▶ _PAGE EXTRACT_:
##############################

The rest of the paper is structured as follows. In present an overview of an MPL network in Sect. 3. In Sect. 4, we describe the KDD99 data set used for validation as well as processing, feature selection and training. Some computational results based on the obtained training configurations are summarised in Sect. 5. We end the paper in Sect. 6 with some conclusions and indications for future work.
2 Intrusion Detection for IoT and Edge Computing
Internet is of course a mean to rapidly retrieve needed information and data, but something is changing in classical management of information. Recent analyses have estimated that the traffic generated by mobile devices and smart sensors, will overcome traffic by Personal Computers and “old” nodes on Internet. The new scenario, known as Internet of Things (IoT), mainly include many “things” (i.e. sensors, actuators, mobile smart devices, smart phones etc.) that communicate on proper networks, with proper protocols, both providing services to (human) users and to other “things”. When dealing with IoT, consider that recent studies showed, in healthcare use case with more than 30 millions of users, a data throughput with more than 25.000 records per second. The throughput reaches easily millions of records per seconds in other hi-tech scenarios like smart cities.
One potential way to face the problem of managing this huge amount of data, is to bring communications (and networks), storage and processing units closer to devices. This solution was commonly addressed as Edge Computing. The solution is the integration of concepts both from Edge and Cloud computing. The result is Fog Computing and Networking. Fog Computing is a distributed paradigm that provides Cloud capabilities at network edges.
Besides sensors property of providing low traffic rate, large scale scenarios involve thousands and thousands sensors and smart devices. Big Data management requires both connections among smart devices and the use of proper Fog resources in order to store and manage (possibly at real-time) the huge volume of data generated by sources. In this case, Fog has to provide complex networking functionalities to link clusters of smart devices each other and to connect them to (virtual) computing and storage nodes in the “classical Cloud” parts of Fog infrastructures. Fog networks not only provide connectivity, but many functionalities and Quality of Service too, like security, throughput, limited latency etc.
In this scenario, the introduction of an Intrusion Detection System in IoT is appealing as Fog services. We should provide a mean to collect networking information and to propagate it into the Cloud, in order to perform a fast and effective analysis of network traffic. The intrusion detection system we want to realize, must be fast enough to provide a (quasi) real-time management of traffic. The introduction of Machine Learning and NN at Cloud level in an IoT/Edge architecture allows for proper analyses within acceptable deadlines.
The process of discovering insights and hidden and not trivial evidences of intrusion allows for predictions on the base of data we are handling. Anyway, all mining should be executed in a Fog environment, moving and scheduling computational load closer to data. This is a problem since data may be distributed and can even be migrated as consequence of mobility. Data access and routing have to be defined properly in IoT where data storage is distributed and where analyses should execute at real time. In our approach, we collect useful information (i.e.: IDS features) from data. The used approach exploits Big Data Cleaning framework to take into account only of needed features. Then, Machine Learning services in the Cloud use extracted features for detection purposes.

##############################

▶ _AVAILABLE DATA_:
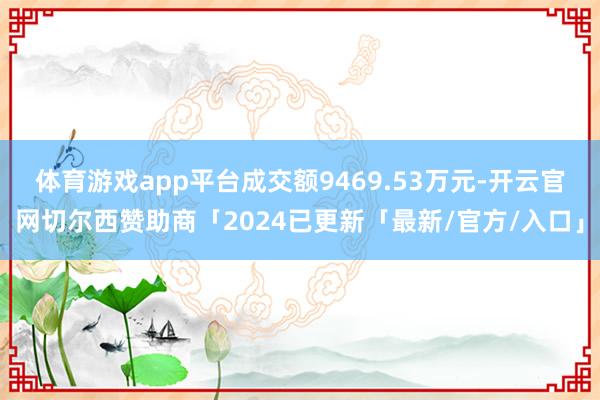 体育游戏app平台成交额9469.53万元-开云官网切尔西赞助商「2024已更新「最新/官方/入口」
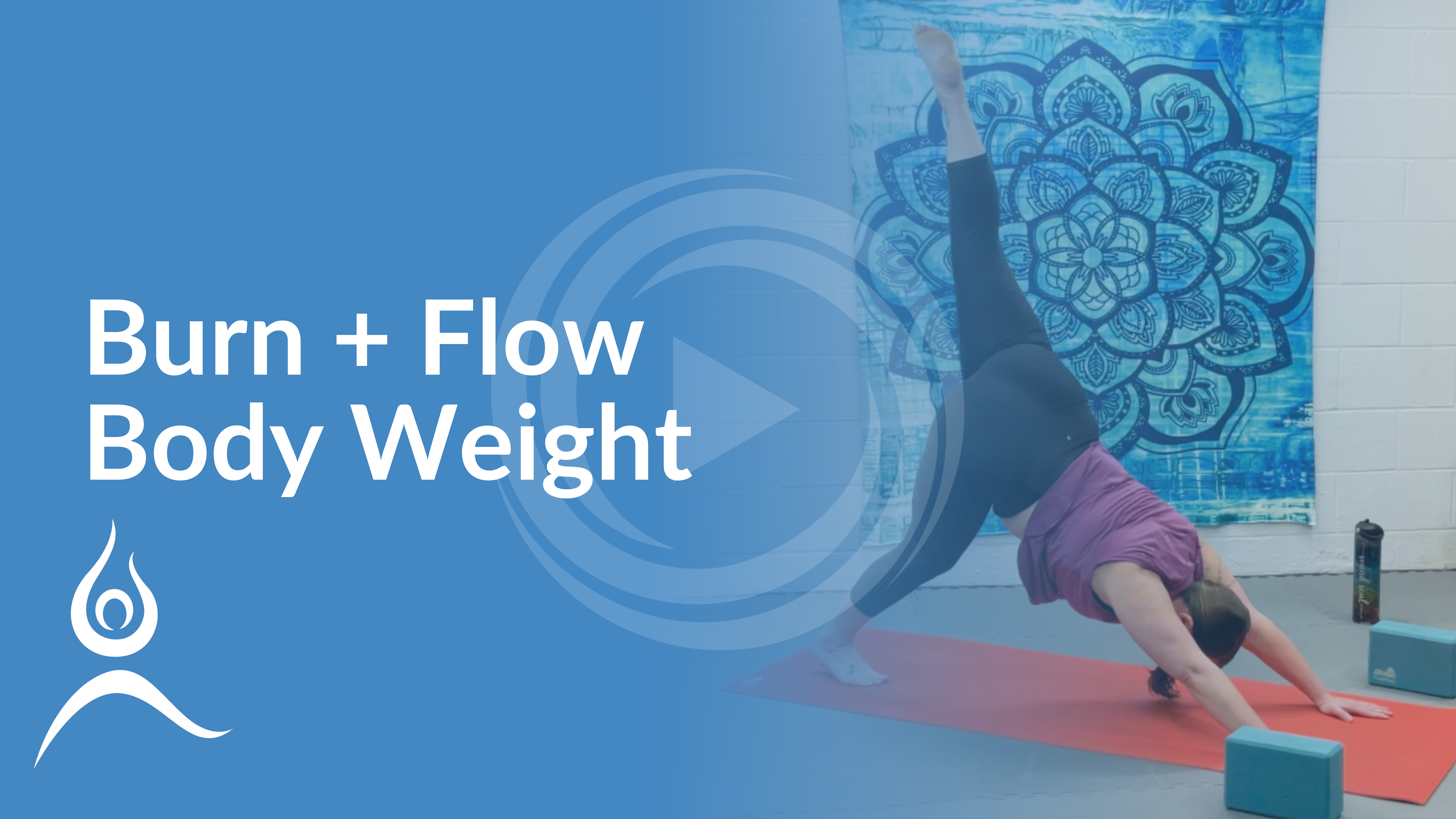 Burn + Flow 9 Body Weight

##############################

▶ _EXERCISE DETAILS_: Resume the passage on intrusion detection for IoT and Fog Computing from where it stops, ignoring the material that comes after it.

▶ _ANSWER TO THIS TASK_:
In this sense, our approach enables IoT devices (and smart devices too) to benefit from CLoud resources and services in order to exploit services they will never be able to execute (like and IDS service).
3 The Multilayer Perceptron Networks
In this section we start by recalling some basic concepts about MPL networks. Multilayer perceptrons networks have been introduced to cope with the limitations of single-layer perceptrons. An eraly results by Minsky and Papert [14], demonstrated how a simple exclusive OR (XOR), which is a classification problem but not linearly separable, could not be solved by that network. Therefore more levels (also called layers) of neurons connected in cascade can be considered.
The multi-layer networks are composed of the following three layers:
-
Input layer: Composed of n nodes, without any processing capacity, which send the inputs to subsequent layers.
-
Hidden layer (one or more): Composed of neural elements whose calculations are input to subsequent neural units.
-
Output layer: Composed of m nodes, whose calculations are the actual outputs of the neural network.
In case of a competitive learning, the output is selected on the basis of a computational principle that takes the name of Winner-Takes-All, in other words only the neuron with the greatest “activity” will remain active, while the other neurons will be inactive.
Graphically, we can view the input data on a plane and each layer draws a straight line inside. The intersections between the various lines, generate decision regions. This is a limit to be considered, because the inclusion of too many layers can create too many regions, which means that the perceptron loses the ability to generalize, but it specializes on the set of training data samples. This phenomenon is called overfitting. Dually, the inverse problem exists as well, where the network has a number of neurons unable to learn and it is called underfitting.
Avoiding similar “excesses” can be achieved by preventive mechanisms such as cross-validation and the early stopping. Contrary to the single perceptron, assuming some hypotheses about activation functions of the individual element, it is possible to approximate any continuous function on a compact set and then to solve the problems of classification of not linearly separable sets (Kolmogorov theorem (1957)). According to that theorem, with three layers it was possible to implement any continuous function in \([0,1]^{n}\), where in the first layer we place the n input elements, in the intermediate layer \((2n + 1)\) elements, and in last layer we place the m elements (equal to the number of elements of the co-domain space \(\mathbb {R}^{m}\)).
3.1 Training a Neural Network
The modelling of a multilayer neural network leads to two main problems, namely, we have to:
-
Select the architecture: the number of layers and neurons that each layer should possess, and
-
Train the network: determine the appropriate weights of each neuron and its threshold.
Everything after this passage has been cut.